Question

What is an easy-to-use `conda` installable method for annotating proteins for eukaryotes?

0

Entering edit mode

4.3 years ago

O.rka ▴ 740

I have a bunch of fragmented eukaryotic proteins that I would like to annotate. I don't have the genome so I can't use MAKER or FUNANNOTATE to build good gene models. I ran rnaspades for a de-novo transcriptome assembly and then prodigal for fragmented ORFs (yes, I know this is for prokaryotes).

How can I get annotations for this?

Interproscan is basically impossible to install. I've tried for weeks to get this to work but their package is so poorly documented and so confusing that I'm giving up. I'm not sure how to use docker and would rather avoid it if there is another option available.

Maker is extremely confusing to run from a specific point. In particular, the annotation of the proteins without the genome.

Is there ANYTHING I can use that give be decent annotations from these fragmented ORFs?

Something along the lines of the following:

conda install -c bioconda [somepackage]
[somepackage] -i proteins.faa -o output_directory

Is this a fools wish?

===============

Action item A:
Repeat the stretch of the forum post from "4.3 years ago" through "is for prokaryotes).", copying it word for word.
Action item B:
Answer these questions about the forum post:
(i) Which tool did the poster run for the de-novo transcriptome assembly?
(ii) Which tool does the poster call basically impossible to install?
(iii) Which channel is named with the -c option in the sample install command?

===============

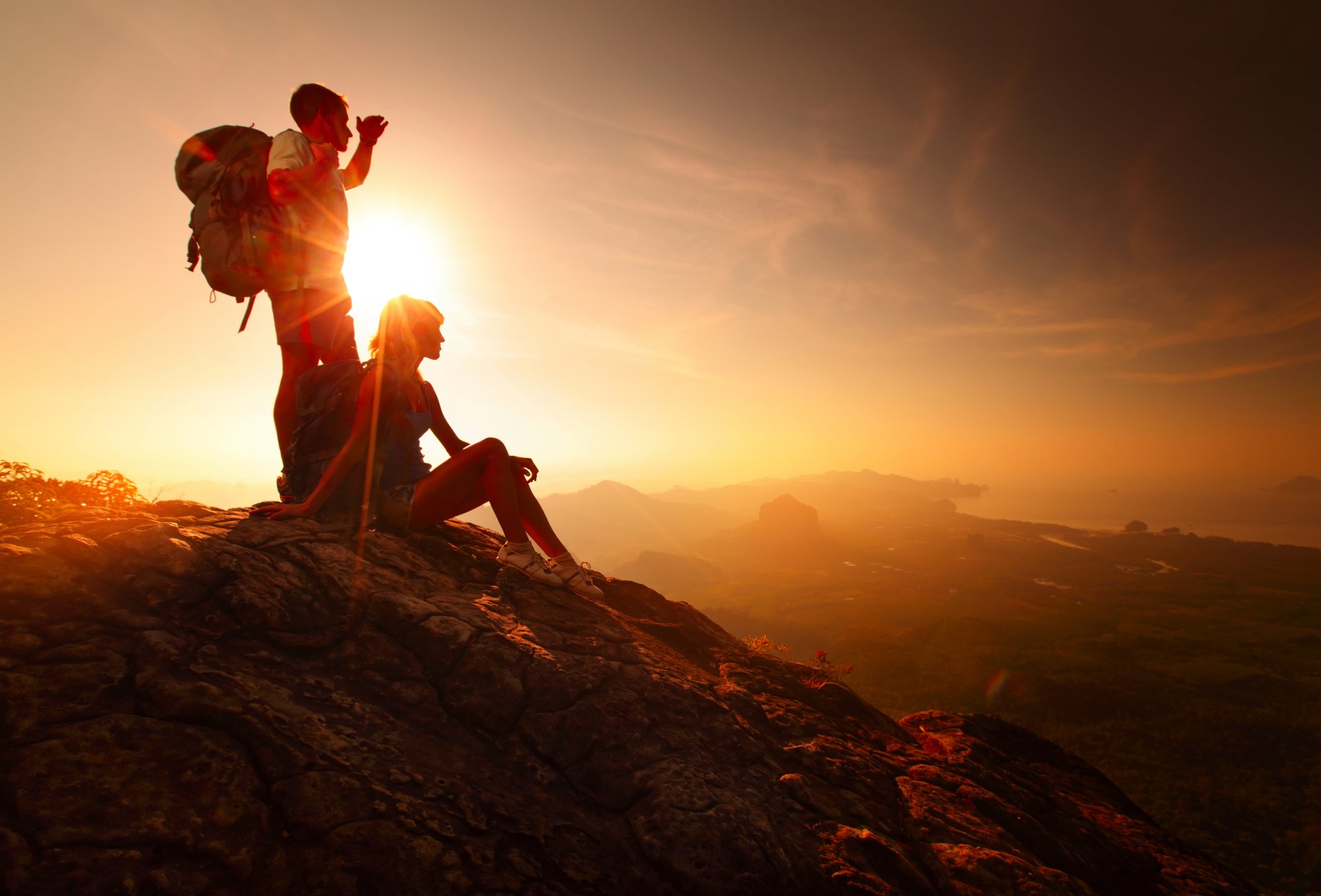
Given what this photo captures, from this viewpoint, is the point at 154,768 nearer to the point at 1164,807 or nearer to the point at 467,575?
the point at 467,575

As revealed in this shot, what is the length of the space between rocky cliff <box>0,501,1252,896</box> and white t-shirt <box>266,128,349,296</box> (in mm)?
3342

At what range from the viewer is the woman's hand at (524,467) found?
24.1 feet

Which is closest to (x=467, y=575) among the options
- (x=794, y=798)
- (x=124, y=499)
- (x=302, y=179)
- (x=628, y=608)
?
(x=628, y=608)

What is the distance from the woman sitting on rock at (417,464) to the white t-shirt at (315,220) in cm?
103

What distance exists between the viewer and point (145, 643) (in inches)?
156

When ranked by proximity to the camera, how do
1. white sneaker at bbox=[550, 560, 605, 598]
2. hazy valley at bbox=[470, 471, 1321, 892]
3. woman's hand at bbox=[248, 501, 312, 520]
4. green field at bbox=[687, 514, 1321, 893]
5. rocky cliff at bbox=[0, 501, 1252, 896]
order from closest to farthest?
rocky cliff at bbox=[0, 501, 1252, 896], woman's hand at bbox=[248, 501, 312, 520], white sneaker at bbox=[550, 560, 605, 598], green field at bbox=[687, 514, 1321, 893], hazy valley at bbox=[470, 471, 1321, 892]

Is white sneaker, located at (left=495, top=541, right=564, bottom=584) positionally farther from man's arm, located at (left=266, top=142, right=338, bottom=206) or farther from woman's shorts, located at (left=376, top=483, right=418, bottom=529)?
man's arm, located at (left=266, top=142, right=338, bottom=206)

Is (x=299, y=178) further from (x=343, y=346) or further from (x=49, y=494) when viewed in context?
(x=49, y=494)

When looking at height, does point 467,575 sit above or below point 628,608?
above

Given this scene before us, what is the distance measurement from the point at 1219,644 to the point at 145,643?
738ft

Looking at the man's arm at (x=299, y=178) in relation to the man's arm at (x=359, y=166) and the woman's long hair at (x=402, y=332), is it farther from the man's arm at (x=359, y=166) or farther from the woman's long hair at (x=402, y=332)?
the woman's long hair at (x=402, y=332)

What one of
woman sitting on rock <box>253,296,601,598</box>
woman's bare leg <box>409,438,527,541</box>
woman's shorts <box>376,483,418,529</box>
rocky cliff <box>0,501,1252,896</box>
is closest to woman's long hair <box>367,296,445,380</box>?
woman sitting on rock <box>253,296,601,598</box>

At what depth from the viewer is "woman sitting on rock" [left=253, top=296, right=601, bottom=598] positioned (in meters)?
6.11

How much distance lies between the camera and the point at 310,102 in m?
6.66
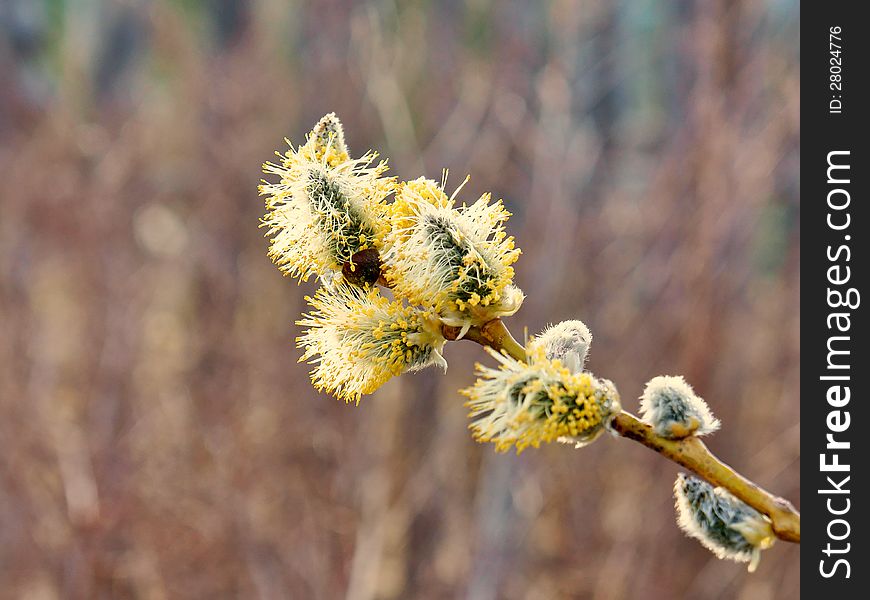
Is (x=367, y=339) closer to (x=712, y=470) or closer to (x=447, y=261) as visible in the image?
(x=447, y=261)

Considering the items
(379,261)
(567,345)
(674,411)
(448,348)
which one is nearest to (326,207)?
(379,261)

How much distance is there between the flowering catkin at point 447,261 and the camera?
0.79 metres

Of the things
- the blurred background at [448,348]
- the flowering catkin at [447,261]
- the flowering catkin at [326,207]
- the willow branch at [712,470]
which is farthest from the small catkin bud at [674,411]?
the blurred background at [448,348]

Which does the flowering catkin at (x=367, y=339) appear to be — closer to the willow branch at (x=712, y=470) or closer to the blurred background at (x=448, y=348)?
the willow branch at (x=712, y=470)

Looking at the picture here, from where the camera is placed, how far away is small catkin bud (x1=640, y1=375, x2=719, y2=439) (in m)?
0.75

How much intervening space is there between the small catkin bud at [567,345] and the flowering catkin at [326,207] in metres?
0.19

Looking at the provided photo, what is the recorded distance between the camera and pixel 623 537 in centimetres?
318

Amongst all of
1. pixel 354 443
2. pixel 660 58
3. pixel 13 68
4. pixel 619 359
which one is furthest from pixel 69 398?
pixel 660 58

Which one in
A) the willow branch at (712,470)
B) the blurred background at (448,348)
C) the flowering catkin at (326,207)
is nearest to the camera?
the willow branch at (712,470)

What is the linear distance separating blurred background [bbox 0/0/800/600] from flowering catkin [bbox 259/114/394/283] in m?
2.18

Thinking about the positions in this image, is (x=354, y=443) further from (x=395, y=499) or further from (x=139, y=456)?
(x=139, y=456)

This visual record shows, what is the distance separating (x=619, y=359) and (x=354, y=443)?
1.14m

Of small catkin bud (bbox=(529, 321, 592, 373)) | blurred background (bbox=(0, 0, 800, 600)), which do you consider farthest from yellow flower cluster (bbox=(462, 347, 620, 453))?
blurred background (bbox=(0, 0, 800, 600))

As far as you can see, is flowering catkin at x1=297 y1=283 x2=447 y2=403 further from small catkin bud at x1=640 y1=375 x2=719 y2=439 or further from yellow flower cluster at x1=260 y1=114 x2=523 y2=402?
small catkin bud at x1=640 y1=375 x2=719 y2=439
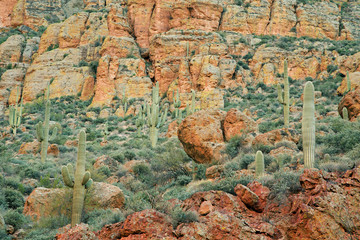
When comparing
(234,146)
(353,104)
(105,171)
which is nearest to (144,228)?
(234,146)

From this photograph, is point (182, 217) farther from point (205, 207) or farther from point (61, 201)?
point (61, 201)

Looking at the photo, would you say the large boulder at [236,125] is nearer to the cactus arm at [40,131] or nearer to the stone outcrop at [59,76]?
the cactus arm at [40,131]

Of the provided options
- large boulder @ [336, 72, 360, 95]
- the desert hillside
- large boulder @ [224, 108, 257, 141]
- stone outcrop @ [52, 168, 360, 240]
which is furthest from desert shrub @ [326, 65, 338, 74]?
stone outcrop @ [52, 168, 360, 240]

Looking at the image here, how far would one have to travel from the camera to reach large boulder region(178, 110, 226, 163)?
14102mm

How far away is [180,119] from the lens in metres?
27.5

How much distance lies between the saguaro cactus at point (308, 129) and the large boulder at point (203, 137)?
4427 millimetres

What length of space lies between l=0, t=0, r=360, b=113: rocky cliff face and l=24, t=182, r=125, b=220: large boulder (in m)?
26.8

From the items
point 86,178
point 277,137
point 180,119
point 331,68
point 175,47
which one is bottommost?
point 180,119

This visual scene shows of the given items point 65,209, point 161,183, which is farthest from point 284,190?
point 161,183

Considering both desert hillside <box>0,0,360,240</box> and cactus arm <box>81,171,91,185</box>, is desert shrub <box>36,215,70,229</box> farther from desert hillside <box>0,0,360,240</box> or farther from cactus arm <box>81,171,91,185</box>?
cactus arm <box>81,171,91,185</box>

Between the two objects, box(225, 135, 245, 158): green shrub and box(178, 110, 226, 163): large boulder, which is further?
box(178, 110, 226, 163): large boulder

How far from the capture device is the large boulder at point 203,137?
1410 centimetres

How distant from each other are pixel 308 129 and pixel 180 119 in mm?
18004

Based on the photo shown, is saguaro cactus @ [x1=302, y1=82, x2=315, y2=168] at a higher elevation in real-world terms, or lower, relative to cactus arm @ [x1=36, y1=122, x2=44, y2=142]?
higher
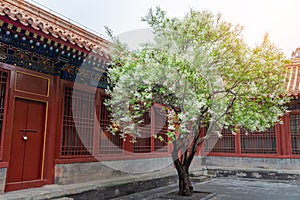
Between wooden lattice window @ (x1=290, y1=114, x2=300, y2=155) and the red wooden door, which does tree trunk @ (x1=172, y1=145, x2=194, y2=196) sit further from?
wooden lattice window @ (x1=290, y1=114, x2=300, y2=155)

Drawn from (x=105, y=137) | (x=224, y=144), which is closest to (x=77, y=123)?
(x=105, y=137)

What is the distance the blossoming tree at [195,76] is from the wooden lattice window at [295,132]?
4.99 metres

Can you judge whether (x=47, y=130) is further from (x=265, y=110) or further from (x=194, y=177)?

===============

Answer area A:
4.3 years ago

O.rka ▴ 740

I have a bunch of fragmented eukaryotic proteins that I would like to annotate. I don't have the genome so I can't use MAKER or FUNANNOTATE to build good gene models. I ran rnaspades for a de-novo transcriptome assembly and then prodigal for fragmented ORFs (yes, I know this is for prokaryotes).

Answer area B:
(i) rnaspades
(ii) Interproscan
(iii) bioconda